> _Tareas obligatorias_
**a.** Reescribe como lista el párrafo de la reseña de Los anticuarios que empieza con «El protagonista –y narrador- de la novela» y conserva sus datos principales.
**b.** Escribe la continuación de la reseña de Los anticuarios a partir de su última oración.

> _Texto a revisar_
_ _ _ _
El protagonista –y narrador- de la novela se mueve por una Buenos Aires de los años ’50 donde el peronismo es apenas un telón de fondo, y donde en cambio ganan densidad las redacciones de los diarios, el papel, las máquinas de escribir, el olor a tinta y aceite. Toda la primera parte es una brillante reconstrucción de ese mundo. Pero hacia la mitad la novela se vuelve más oscura, y su protagonista un personaje atrapado y peligroso para sí mismo y para los suyos –para los que ahora son los suyos- hasta el punto de caer repetidas veces en la tentación de la sangre. A partir de la infección de Santiago, todos los personajes que conocimos en la primera parte se vuelven borrosos y cambian de signo: se vuelven temibles enemigos de quienes hay que ocultarse. La historia de amor entre Santiago Lebrón y Luisa, la hija del profesor que lo introduce en los misterios de los Anticuarios y que sólo busca su exterminio bajo la apariencia de la curiosidad científica, recorre toda la novela. Pero nada tiene de ese sentimentalismo propio de las sagas al estilo de Crepúsculo donde, bajo la apariencia de las relaciones tortuosas entre un vampiro y una humana se esconden las más burdas convenciones de la novela rosa. La historia de Santiago y Luisa recuerda más bien los amores juveniles que De Santis ha narrado en novelas como La traducción y El teatro de la memoria, con inseguridades casi adolescentes, con un rival siempre lleno de aptitudes, y con una pasión modesta. Sin embargo las historias de vampiros exigen una cuota de oscuro erotismo y Los anticuarios no rehuye el desafío: pulcramente, como una suerte de reverso siniestro de la historia con Luisa, Santiago narra un episodio en el que una mujer, que ha decidido alimentarlo con su propia sangre, se somete obsesivamente a la repetición de un ritual cuyas consecuencias son como un final anunciado.
_ _ _ _
> _Entradas de datos_
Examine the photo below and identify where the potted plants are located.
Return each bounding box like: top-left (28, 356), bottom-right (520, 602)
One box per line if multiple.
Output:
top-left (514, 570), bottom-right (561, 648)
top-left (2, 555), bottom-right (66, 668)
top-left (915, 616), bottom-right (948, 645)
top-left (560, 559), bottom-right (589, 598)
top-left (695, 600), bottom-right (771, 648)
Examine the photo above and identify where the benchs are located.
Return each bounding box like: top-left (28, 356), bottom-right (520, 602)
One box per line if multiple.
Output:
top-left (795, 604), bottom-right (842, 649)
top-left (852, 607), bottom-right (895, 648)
_ _ _ _
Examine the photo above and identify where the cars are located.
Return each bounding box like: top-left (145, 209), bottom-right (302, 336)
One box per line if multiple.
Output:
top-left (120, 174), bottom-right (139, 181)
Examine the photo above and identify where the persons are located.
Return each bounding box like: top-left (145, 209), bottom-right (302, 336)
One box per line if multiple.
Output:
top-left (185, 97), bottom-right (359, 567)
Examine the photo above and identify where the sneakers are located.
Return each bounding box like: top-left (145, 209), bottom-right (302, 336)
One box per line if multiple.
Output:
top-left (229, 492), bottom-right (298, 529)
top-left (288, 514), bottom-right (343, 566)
_ _ _ _
> _Tus respuestas_
**a.**
- El protagonista y narrador recorre la Buenos Aires de los años cincuenta. El peronismo queda como telón de fondo y cobran peso las redacciones de los diarios, el papel, las máquinas de escribir y el olor a tinta y aceite.
- La primera parte reconstruye ese mundo con brillantez.
- Hacia la mitad la novela se oscurece. El protagonista queda atrapado, se vuelve peligroso para sí mismo y para los suyos y cae varias veces en la tentación de la sangre.
- Tras la infección de Santiago, los personajes de la primera parte se vuelven borrosos y pasan a ser enemigos de quienes hay que ocultarse.
- Toda la novela está atravesada por el amor entre Santiago Lebrón y Luisa. Ella es hija del profesor que lo introduce en los misterios de los Anticuarios y que, bajo la apariencia de curiosidad científica, solo busca su exterminio.
- Ese amor no tiene el sentimentalismo de sagas como Crepúsculo, que esconden las convenciones de la novela rosa tras la relación entre un vampiro y una humana.
- Recuerda más bien los amores juveniles que De Santis narró en La traducción y El teatro de la memoria: inseguridades casi adolescentes, un rival lleno de aptitudes y una pasión modesta.
- La novela asume la cuota de oscuro erotismo del género. Como reverso siniestro de la historia con Luisa, Santiago narra el episodio de una mujer que lo alimenta con su propia sangre y repite obsesivamente un ritual cuyas consecuencias son como un final anunciado.

**b.**
Pablo De Santis es de esos escritores de los que se puede decir que son “fieles a su estilo”; un estilo que desarrolla desde sus primeros libros juveniles e incluso sus guiones de historieta. Se trata de una lengua que no ha buscado la estridencia de las grandes novedades formales, sino la delicadeza de una prosa ágil y cuidada, leve, clásica en cierto sentido, que no se singulariza esquivando las exigencias –a veces tiránicas- de los géneros sino que, por el contrario, elige la aventura, lo fantástico, lo policial, para reinventarlos en una fórmula absolutamente personal.. Es precisamente allí donde radica el mayor mérito de Los anticuarios, en esa fidelidad a un modo de narrar que ya parece ser marca registrada del autor, con esos narradores eternamente jóvenes (o que hablan como si siempre lo fueran) enredados en historias que se balancean entre lo policial y lo fantástico: ése es el mayor aporte de De Santis a la literatura argentina “de género”, el hecho de que sus novelas, que adoptan con espontaneidad la aventura detectivesca, tengan siempre vínculos inquietantes con lo sobrenatural; justamente en Los anticuarios podemos leer una verdadera declaración de esta poética: “En las novelas policiales todo es conspiración, conjura, secreto. Todas las cosas terminan por encajar, por tener un sentido. ¿No ha visto cómo, dispersos por ahí, hay objetos perdidos, un paraguas roto, un zapato sin cordones, la carta de una mujer, una cajita de fósforos? Pero al final esos objetos que parecían ser parte del azar se convierten en señales del destino. Así, siempre que leemos, vemos cómo todo se completa, nos permitimos soñar con la unidad perdida y reencontrada. Las novelas policiales simulan ser racionalistas, pero son lo único que nos queda de la mística”.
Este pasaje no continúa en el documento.